# Pros and cons different clinics/countries



## drownedgirl (Nov 12, 2006)

My head is now spinning, despite hours trawling through the threads.

Can anyone summarise at all.. price, waiting times, success rates, other factors, ease getting to clinic, no of times to go..

We're both rh+ dark haired and blue eyed. 

Thanks!!


----------



## alanelaine (Sep 10, 2005)

I just typed a huge thread for you and lost it!

Start with looking at clinic reviews

http://www.fertilityfriends.co.uk/forum/index.php?board=148.0

look at Spanish link

http://www.fertilityfriends.co.uk/forum/index.php?board=120.0

Spain is CERAM, IVI, IM; Eastern Europe is Altra Vita (Moscow), Invimed (Warsaw), Isida (Kiev)Fertimed (Czech Republic); southern europe is Pedios (Cyprus), Chania (Greece) but there are others in South Africa, USA and elsewhere.

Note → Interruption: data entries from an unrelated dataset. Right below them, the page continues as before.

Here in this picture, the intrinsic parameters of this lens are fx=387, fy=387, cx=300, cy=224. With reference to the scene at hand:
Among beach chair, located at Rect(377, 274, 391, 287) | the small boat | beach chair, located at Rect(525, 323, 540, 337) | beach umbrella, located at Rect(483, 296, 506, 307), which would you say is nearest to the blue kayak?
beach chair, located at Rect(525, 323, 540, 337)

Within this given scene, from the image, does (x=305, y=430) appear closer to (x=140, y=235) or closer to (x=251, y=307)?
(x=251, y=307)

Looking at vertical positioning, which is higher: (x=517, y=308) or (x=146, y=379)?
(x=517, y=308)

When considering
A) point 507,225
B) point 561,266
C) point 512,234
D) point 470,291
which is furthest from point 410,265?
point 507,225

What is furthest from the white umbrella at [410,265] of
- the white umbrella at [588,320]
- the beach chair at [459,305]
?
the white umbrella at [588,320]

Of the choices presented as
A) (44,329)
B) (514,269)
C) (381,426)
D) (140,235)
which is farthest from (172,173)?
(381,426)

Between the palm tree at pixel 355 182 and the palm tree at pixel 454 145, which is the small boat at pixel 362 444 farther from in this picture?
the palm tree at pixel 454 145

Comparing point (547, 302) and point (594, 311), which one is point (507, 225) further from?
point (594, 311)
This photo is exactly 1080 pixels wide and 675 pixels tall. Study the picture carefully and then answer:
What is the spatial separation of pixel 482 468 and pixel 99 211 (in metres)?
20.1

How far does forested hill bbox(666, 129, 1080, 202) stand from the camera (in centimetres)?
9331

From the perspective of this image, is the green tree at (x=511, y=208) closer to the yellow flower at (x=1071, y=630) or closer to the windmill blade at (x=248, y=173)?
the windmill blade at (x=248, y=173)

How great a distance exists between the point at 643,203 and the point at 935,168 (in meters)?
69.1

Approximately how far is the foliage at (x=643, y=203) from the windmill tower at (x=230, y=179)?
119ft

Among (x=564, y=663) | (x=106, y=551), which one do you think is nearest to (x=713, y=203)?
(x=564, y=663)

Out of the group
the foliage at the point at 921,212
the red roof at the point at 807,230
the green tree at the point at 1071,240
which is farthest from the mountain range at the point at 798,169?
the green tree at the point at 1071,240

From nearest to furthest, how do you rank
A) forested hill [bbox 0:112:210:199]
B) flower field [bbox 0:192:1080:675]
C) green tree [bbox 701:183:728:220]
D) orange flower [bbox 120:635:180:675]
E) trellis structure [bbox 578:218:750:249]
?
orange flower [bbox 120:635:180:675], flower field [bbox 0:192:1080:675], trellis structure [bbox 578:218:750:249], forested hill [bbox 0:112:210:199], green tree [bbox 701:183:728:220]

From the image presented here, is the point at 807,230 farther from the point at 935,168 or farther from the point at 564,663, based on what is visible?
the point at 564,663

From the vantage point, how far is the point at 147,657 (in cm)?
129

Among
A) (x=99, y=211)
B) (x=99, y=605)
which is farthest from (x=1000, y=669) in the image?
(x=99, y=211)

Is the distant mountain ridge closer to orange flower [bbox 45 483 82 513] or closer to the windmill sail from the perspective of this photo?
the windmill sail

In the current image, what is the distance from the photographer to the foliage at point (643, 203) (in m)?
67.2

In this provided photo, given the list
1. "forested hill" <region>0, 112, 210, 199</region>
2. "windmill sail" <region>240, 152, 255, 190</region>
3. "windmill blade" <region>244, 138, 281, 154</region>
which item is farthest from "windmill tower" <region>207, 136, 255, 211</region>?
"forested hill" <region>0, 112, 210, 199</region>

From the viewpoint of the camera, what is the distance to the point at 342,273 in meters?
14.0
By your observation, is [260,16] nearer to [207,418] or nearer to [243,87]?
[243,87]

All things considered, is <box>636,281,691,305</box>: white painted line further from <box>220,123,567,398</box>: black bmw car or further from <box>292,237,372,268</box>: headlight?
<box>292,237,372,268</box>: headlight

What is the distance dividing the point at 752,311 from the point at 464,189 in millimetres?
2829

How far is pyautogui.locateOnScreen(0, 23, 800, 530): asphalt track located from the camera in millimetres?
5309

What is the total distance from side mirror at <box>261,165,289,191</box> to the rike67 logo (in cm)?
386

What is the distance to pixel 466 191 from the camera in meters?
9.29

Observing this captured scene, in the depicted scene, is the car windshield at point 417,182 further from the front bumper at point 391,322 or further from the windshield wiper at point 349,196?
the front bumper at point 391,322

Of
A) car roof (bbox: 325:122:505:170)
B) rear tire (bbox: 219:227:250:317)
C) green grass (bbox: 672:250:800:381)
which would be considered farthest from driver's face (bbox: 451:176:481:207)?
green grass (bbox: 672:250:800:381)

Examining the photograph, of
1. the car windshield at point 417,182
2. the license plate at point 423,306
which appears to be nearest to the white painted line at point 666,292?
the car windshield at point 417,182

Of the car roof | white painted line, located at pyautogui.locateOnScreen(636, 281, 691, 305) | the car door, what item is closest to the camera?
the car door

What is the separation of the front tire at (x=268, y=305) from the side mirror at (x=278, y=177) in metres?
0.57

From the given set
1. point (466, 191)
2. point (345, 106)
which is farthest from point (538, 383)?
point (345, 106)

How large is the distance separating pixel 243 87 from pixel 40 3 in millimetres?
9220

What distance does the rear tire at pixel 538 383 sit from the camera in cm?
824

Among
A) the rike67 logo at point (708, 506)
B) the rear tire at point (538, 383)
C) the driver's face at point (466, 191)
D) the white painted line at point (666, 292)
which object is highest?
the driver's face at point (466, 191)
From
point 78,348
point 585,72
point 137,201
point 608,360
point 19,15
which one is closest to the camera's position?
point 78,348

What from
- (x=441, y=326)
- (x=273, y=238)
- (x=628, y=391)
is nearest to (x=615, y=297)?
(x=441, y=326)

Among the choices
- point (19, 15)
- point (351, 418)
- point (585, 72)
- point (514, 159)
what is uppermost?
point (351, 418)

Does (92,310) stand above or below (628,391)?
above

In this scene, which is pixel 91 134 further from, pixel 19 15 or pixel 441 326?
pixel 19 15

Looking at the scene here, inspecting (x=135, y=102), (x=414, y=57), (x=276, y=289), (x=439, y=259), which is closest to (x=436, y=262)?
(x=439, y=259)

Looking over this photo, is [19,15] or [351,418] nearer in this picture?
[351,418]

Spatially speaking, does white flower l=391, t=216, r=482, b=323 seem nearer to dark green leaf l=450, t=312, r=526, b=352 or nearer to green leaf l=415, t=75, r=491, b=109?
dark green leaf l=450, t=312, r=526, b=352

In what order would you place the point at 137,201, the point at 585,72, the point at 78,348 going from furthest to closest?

Costs (outrageous attempt to summarise coming up) CERAM, Altra Vita, Pedios, Chania are all about 5,000 Euros; Invimed, Isida, Fertimed are a bit cheaper; IVI and IM are about twice the cost of CERAM but have no real waiting list (CERAM is the only clinic with a big waiting list but RH+ is good news).

Success rates depend on what the clinics publish Live Births or Clinical Pregnancy. CERAM share eggs (you get half the eggs collected) so their rates are marginally lower than those who don't. Egg sharing rates are in the low 50%ages those that don't share are around 60%. But it is a ballpark.

UK rates with your own eggs will be around 25%.

Diagnostics are most thorough at Altra Vita (some like this some find the tests a pain).

Think also about flights and accommodation from where you live but don't decide not to go to your preferred clinic because it is 3.5 hours (Moscow, say) and Spain is only 2.5 hours.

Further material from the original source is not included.